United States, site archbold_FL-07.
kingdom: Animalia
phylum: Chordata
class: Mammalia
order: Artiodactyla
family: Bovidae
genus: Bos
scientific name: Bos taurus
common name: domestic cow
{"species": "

+ + + + + + +

HOW TO COMPLETE THIS TASK
From the line that contains "family: Bovidae" down to the final line of the entries, print every line exactly as it is, and only those lines.

TASK OUTPUT
family: Bovidae
genus: Bos
scientific name: Bos taurus
common name: domestic cow
{"species": "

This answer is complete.